GALECTIN-3 IS A 30-kDa monomeric protein that has been associated to important biological processes, including malignant transformation, progression, and metastasis of tumors in different tissues (1, 2). In the latest years, the diagnostic value of the galectin-3 immunodetection in thyroid neoplasms has been widely discussed because several authors have demonstrated a correlation between galectin-3 expression and thyroid cancer (3, 4, 5, 6, 7, 8, 9, 10).

Although advances have been made in the understanding of thyroid tumorigenesis, biochemical, cytological, or molecular markers have not been effective in the clinical diagnosis of follicular lesions (11, 12). The microscopic analysis of cells obtained by the fine-needle aspiration biopsy has also proved difficult (13). Thus, the immunohistochemical analysis of galectin-3 might be an important tool for diagnostic definition, as stated by several authors (3, 7, 8, 9, 14). The confirmation that galectin-3 expression is restricted to thyroid cancer is extremely relevant because great difficulty exists in the differential diagnosis between follicular adenoma (benign) and follicular carcinoma (malignant), which would lead to distinct therapeutic conducts. However, Cvejic et al. (4) observed galectin-3 immunostaining in 5 of 14 follicular adenomas and lack of expression in 4 of 15 follicular carcinomas. These results show that although most studies have associated the galectin-3 expression and thyroid cancer, some authors reported a less significant expression in follicular adenomas, and such findings have hardly been investigated (Table 1) (3, 4, 5, 7, 8, 9, 10). This study aimed to evaluate the efficiency of galectin-3 protein expression as a molecular marker of malignancy in the thyroid gland for the differentiation between benign and malignant tumors.

Thyroid tissue

The patients included in this study were assigned from the Department of Head and Neck Surgery, University of Santo Amaro, São Paulo, Brazil.
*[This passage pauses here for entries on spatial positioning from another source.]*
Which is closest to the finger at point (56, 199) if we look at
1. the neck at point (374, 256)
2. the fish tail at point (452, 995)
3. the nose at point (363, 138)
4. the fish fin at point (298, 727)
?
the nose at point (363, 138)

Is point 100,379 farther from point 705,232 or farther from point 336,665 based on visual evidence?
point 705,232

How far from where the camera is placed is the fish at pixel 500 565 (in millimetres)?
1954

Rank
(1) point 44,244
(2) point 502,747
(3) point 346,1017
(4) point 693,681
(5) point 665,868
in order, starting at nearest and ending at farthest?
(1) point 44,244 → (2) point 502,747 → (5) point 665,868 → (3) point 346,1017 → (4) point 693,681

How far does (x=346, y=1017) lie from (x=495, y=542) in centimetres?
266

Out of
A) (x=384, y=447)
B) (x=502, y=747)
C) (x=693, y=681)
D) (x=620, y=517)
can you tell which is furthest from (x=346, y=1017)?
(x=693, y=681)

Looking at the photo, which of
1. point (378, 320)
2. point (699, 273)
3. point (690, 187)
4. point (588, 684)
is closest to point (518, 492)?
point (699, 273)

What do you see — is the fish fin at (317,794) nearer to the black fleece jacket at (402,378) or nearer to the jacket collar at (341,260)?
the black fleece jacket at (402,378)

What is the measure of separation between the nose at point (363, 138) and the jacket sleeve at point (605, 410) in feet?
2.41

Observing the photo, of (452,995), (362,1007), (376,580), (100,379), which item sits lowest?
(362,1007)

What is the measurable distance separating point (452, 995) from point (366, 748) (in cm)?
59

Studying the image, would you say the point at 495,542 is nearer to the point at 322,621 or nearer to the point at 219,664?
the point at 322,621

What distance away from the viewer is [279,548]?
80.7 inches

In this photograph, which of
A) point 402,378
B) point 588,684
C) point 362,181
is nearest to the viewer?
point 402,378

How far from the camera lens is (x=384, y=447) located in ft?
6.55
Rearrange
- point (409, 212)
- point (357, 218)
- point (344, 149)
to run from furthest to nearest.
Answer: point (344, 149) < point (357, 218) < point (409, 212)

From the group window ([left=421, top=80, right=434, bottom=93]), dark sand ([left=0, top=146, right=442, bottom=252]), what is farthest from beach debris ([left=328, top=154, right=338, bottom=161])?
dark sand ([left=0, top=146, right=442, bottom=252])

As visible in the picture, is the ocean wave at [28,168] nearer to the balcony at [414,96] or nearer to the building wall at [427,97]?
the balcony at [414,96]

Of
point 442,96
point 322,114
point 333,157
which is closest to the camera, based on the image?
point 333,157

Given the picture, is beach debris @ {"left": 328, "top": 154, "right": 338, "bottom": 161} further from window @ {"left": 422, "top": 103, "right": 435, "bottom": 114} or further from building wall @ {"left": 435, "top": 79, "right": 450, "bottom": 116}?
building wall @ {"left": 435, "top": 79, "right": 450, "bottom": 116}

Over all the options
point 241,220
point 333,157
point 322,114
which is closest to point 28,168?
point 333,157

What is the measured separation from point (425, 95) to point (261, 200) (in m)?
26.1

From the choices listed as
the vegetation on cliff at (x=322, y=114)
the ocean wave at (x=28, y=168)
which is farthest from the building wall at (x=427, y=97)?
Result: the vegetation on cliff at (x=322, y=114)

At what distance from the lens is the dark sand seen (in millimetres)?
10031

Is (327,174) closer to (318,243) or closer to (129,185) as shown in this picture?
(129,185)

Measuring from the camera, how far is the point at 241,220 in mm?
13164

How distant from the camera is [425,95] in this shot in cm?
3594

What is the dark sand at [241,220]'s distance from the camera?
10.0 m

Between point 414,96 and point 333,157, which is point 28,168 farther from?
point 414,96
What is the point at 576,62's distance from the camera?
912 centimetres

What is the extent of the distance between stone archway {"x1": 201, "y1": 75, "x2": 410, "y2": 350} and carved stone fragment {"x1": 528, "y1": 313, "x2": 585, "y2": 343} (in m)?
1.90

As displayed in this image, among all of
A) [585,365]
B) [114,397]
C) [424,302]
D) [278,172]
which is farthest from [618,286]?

The histopathological diagnosis of 92 specimens of thyroid tissues was performed according to the revised World Health Organization classification (15, 16, 17). Samples of multinodular goiter (MNG) (n = 24), follicular adenoma (n = 31), follicular carcinoma (n = 20), papillary carcinoma (n = 12), and normal tissue (n = 5) were used for immunohistochemical study and tissues from MNG (n = 10), follicular adenoma (n = 5), follicular carcinoma (n = 1), papillary carcinoma (n = 6), and normal thyroid (n = 1) were evaluated for RNA expression by RT-PCR. This study was approved by the Ethical Committee of the Biomedical Sciences Institute, University of São Paulo, Brazil.

Immunohistochemistry

Immunohistochemistry was performed in paraffin sections by an indirect three-stage immunoenzymatic method, as previously described (18). Briefly, 4-µm sections were placed on 0.1% poly-lysine-coated slides (Sigma, St. Louis, MO), and the endogenous alkaline phosphatase activity was blocked by 15% glacial acetic acid. Tissue sections were then incubated overnight with 4 µg/ml mouse antihuman galectin-3 monoclonal antibody (IgG₁, Clone A3A12; Affinity BioReagents, Inc., Golden CO) (19) in PBS (pH 7.4) with 0.05% BSA and Tris-buffered saline. Subsequently, the slides were incubated with biotinylated antimouse secondary antibody for 2 h (Amersham Pharmacia Biotech, Piscataway, NJ), followed by incubation with extrAvidin alkaline phosphatase conjugate (Sigma) for light microscopy visualization or with extrAvidin-Cy3 conjugate (Sigma) for fluorescence microscopy. To display alkaline phosphatase activity, the sections were incubated with a mixture of naphthol AS-MX phosphate, levamisole, and fast-red TR salt (Sigma) as substrate, diluted in veronal acetate buffer (pH 8.3). The slides were then washed in tap water overnight and counterstained with Gill’s hematoxylin or 1 µg/ml Hoechst solution. The negative control was performed with an irrelevant mouse monoclonal antibody (IgG1 k, MOPC-21; Sigma). The positivity of the reaction was observed by red staining under light microscopy or fluorescent red by fluorescence microscopy (Eclipse E600; Nikon, Shinagawa-ku, Japan). The fluorescent reaction was also analyzed under a laser scanning microscope (LSM510; Carl Zeiss, Oberkochen, Germany), fitted with an inverted Axiovert 100M microscope (Carl Zeiss) and a 40X C-Apochromat objective (Carl Zeiss). Excitation on the laser scanning confocal microscope was with a 1.0-mW helium/neon laser emitting at 543 nm. Optical sections of 0.5 µm were collected using a 560-nm long-pass filter emission to collect Cy3. The fluorescence-staining intensity was analyzed by laser scanning microscopy internal LSM510 software.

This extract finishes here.